**Source text:**
Asp Forum - Script to fetch Wikipedia text

Kyrre Nygård

10/11/2006 10:27:00 AM

Hey!

I'm involved in a few research projects, and like to keep my
information well organized. I usually get most of it from Wikipedia,
however, I hate printing HTML articles to PDF. I'd rather want them
in pure, well laid out text. And I'm sure others would too. Being
able to master ones knowledge provides a warm inner peace.

Hence I've tried dumping the output from text browsers such as w3m,
elinks, lynx etc. I am, however, only interested in the articles
themselves, not their links, views, toolboxes, search bars, other
available languages and so on. I tried running a whole bunch of
regular expressions over the output, but that really felt like the hard way.

So some guy gave me this:

#!/usr/bin/env ruby

require 'rexml/document'
require 'cgi'
require 'tempfile'
require 'open-uri'

url = 'http://en.wikipedia.org/wiki/Special:Ex... +
CGI::escape(ARGV.join(" ").strip.squeeze(' ').tr(' ',
'_')).gsub(/%3[Aa]/,':').gsub(/%2[Ff]/,'/').gsub(/%23/,'#')

open(url) { |f|
puts REXML::XPath.first(REXML::Document::new(f.class == Tempfile ?
f.open : f), '//text').text
}

Which seem to take advantage of Wikipedia's special export feature,
which really seems cool. However there's a few issues. First, the
script looks kinda complex. I'm sure there's a simpler way of writing
it. Second, it does not yet output the kind of pure and well laid out
text as it should. For instance, on
http://en.wikipedia.org/wik..., it outputs:

########## BEGIN

{{Infobox_Software
| name = GNU Hurd
| logo = [[Image:Hurd-logo.png]]<br />
| developer = [[Thomas Bushnell| Michael (now Thomas) Bushnell]]
(original developer) and various contributors
| latest_release_version =
| latest_release_date =
| operating_system = [[GNU]]
| genre = [[Kernel (computer science)|Kernel]]
| family = [[POSIX]]-conformant [[Unix]]-Clones
| kernel_type = [[Microkernel]]
| license = [[GNU General Public License|GPL]]
| source_model = [[Free software]]
| working_state = In production / development
| website = [http://w.../software/hurd... www.gnu.org]
}}
{{redirect|Hurd}}
'''The GNU Hurd''' is a computer operating system [[Kernel (computer
science)|kernel]]. It consists of a set of [[Server
(computing)|servers]] (or [[daemon (computer software)|daemons]], in
[[Unix]]-speak) that work on top of either the [[GNU Mach]]
[[microkernel]] or the [[L4 microkernel family|L4 microkernel]];
together, they form the [[kernel (computer science)|kernel]] of the
[[GNU]] [[operating system]]. It has been under development since
[[1990]] by the [[GNU]] Project and is distributed as [[free
software]] under the [[GNU General Public License|GPL]]. The Hurd
aims to surpass [[Unix]] kernels in functionality, security, and
stability, while remaining largely compatible with them. This is done
by having the Hurd track the [[POSIX]] specification, while avoiding
arbitrary restrictions on the user.

**Stated goal 1:**
In the forum post, which text browsers did the poster dump output from?

**Data rows:**
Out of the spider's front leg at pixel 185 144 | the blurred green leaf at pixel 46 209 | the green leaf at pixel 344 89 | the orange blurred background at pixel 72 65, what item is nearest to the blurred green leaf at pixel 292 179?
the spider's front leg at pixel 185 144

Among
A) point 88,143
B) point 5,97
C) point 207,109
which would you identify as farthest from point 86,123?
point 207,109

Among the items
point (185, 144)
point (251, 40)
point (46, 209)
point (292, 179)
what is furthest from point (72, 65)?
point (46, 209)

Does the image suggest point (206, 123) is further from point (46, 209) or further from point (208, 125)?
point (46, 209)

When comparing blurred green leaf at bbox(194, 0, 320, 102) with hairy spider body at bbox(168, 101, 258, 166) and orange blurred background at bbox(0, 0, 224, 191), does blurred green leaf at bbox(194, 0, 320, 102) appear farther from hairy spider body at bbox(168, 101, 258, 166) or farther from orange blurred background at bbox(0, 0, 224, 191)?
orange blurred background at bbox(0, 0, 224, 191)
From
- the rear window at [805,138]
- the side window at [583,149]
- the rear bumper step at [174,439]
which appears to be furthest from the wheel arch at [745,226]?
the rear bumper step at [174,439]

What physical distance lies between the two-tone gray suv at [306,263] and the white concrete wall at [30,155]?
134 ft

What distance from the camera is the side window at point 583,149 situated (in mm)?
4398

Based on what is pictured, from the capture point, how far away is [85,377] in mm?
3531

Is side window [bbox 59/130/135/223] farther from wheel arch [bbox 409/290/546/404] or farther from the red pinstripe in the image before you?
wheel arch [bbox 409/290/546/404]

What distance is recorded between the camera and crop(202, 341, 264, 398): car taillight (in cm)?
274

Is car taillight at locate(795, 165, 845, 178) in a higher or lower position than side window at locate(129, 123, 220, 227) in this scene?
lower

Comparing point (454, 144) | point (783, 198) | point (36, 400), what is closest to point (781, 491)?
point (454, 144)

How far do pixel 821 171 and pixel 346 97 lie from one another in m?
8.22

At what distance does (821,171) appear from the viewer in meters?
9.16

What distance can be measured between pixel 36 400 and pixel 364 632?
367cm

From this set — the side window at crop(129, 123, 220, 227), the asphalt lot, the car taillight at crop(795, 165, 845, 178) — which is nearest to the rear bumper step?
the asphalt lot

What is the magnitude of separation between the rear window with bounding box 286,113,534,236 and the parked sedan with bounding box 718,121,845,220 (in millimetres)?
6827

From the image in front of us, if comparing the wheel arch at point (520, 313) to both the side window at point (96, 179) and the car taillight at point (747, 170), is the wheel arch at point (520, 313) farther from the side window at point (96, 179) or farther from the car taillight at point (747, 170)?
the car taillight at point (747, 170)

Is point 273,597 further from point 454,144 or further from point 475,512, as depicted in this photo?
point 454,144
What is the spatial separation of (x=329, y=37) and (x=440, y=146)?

**Stated goal 2:**
Rewrite the records as a numbered list, from the line containing "From the image" through the end of the records, with both ends included and blank lines omitted.

**Final answer 1:**
w3m, elinks, and lynx

**Final answer 2:**
1. From the image in front of us, if comparing the wheel arch at point (520, 313) to both the side window at point (96, 179) and the car taillight at point (747, 170), is the wheel arch at point (520, 313) farther from the side window at point (96, 179) or farther from the car taillight at point (747, 170)?
2. the car taillight at point (747, 170)
3. Is point 273,597 further from point 454,144 or further from point 475,512, as depicted in this photo?
4. point 454,144
5. What is the spatial separation of (x=329, y=37) and (x=440, y=146)?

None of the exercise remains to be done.